### TEXT EXCERPT
■ ■ ■ ■

By ETHAN GRIFFITHS
As 2018 draws to a close, we can’t help but look back and reflect on what a crazy year it has been in the world of politics. Sexual assault scandals, affairs, secret recordings, newborn babies and a tumultuous first year for the new government – here are our top five of the biggest political stories, in no particular order, which we saw in 2018.
Bill resigns, Simon rises to the top
Just out of nine years in government, the face of the National Party completely changed after former PM Bill English, who failed to woo Winston Peters to form a government in 2017, resigned. It triggered a seemingly not-so-publicly-competitive leadership election, where every member of the National Party in Parliament was entitled to a vote. Many well known faces ran, including Amy Adams, Judith Collins and Simon Bridges. English refused to name the person he supported to take over the leadership, and most assumed the race was mainly between Bridges and Adams. While the finalised votes were never released, it’s widely accepted that the race was close. However, Simon Bridges pulled through, becoming the first National Party leader with Maori ancestry.
Bridges entered Parliament in 2008, the same year Jacinda Ardern did, and also the year John Key came to power as Prime Minister. Four years later in 2012, Bridges became a minister, first outside Cabinet and eventually inside. Bridges has always been seen as a conservative member of Parliament. He voted against the 2013 Marriage Equality bill which allowed same-sex couples to marry, and he voted against the End of Life Choice Bill, which would give the legal right for terminally ill people to have a doctor support them to end their lives. He’s also consistently signalled his opposition to decriminalising abortion and marijuana.
Since coming to power as the leader of the National party, he has failed to gain popularity. In the latest poll at the end of November, 39% of voters preferred Jacinda Ardern as Prime Minister, while only 7% supported Simon Bridges holding the role, meaning the risk of Simon being rolled as the leader by a disloyal member of his party remains a very likely possibility in early 2019.
Young Labour Sexual Assault Scandal
It broke in early March this year, with the Labour Party and Prime Minister Jacinda Ardern going into damage control after Newsroom broke a story alleging four young party members under the age of eighteen were sexually assaulted at a Young Labour Summer Camp at Waihi in February. Attendees described “mountains of alcohol” and intoxicated young party members. The Labour Party leadership knew about the assaults, but didn’t offer victims support until almost a month later, and were criticised for not informing parents of victims or the police. Prime Minister Jacinda Ardern consistently denied she knew about any of the allegations, despite speaking at the camp, as no one in the party had told her. The party’s General Secretary and 2017 election campaign manager, Andrew Kirton, apologised to the victims and the public, and later resigned to take a position with Air New Zealand.

■ ■ ■ ■

### SET TASKS
A. Summarize the 2018 politics roundup in two sentences.
B. Extract the passage of the 2018 politics roundup that begins at the words "Bridges entered Parliament" and stops after "abortion and marijuana.".
The listing that comes next is separate from the 2018 politics roundup.

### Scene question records

■ ■ ■ ■

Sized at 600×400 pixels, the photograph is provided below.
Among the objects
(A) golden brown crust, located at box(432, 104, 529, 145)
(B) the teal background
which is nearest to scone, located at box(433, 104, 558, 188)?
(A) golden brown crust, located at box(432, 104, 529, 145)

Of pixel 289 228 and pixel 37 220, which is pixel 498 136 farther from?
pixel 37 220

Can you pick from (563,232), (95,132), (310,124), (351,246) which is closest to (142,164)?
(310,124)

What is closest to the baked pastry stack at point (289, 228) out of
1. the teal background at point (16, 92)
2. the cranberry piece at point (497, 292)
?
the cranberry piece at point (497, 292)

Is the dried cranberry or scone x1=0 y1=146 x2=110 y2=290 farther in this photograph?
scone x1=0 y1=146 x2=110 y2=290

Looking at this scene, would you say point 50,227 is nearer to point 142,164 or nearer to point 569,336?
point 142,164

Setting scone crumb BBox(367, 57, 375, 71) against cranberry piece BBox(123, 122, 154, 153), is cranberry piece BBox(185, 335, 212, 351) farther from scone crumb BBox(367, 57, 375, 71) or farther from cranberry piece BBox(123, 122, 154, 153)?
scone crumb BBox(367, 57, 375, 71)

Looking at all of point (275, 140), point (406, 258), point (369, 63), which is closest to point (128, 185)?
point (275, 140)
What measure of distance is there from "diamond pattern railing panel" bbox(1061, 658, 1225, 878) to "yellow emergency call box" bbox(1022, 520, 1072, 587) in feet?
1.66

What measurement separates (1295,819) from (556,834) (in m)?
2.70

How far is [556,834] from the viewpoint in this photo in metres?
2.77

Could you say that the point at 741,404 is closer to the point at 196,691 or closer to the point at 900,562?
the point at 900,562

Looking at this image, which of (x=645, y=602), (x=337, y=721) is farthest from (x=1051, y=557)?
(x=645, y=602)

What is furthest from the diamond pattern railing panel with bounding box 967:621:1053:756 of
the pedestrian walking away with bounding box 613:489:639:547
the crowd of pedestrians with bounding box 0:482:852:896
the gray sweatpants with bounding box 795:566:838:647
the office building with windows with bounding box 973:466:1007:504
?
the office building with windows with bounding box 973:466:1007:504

■ ■ ■ ■

### RESULTS FOR THE EXERCISE
A. After Bill English resigned, Simon Bridges won the National Party leadership election and became its first leader with Maori ancestry, but a late-November poll showed only 7% of voters preferred him as Prime Minister, compared with 39% for Jacinda Ardern. In early March, Newsroom reported that four Young Labour members under eighteen were sexually assaulted at a summer camp in Waihi, and after criticism that the party had not informed the victims' parents or the police, General Secretary Andrew Kirton apologised and later resigned.

B.
Bridges entered Parliament in 2008, the same year Jacinda Ardern did, and also the year John Key came to power as Prime Minister. Four years later in 2012, Bridges became a minister, first outside Cabinet and eventually inside. Bridges has always been seen as a conservative member of Parliament. He voted against the 2013 Marriage Equality bill which allowed same-sex couples to marry, and he voted against the End of Life Choice Bill, which would give the legal right for terminally ill people to have a doctor support them to end their lives. He’s also consistently signalled his opposition to decriminalising abortion and marijuana.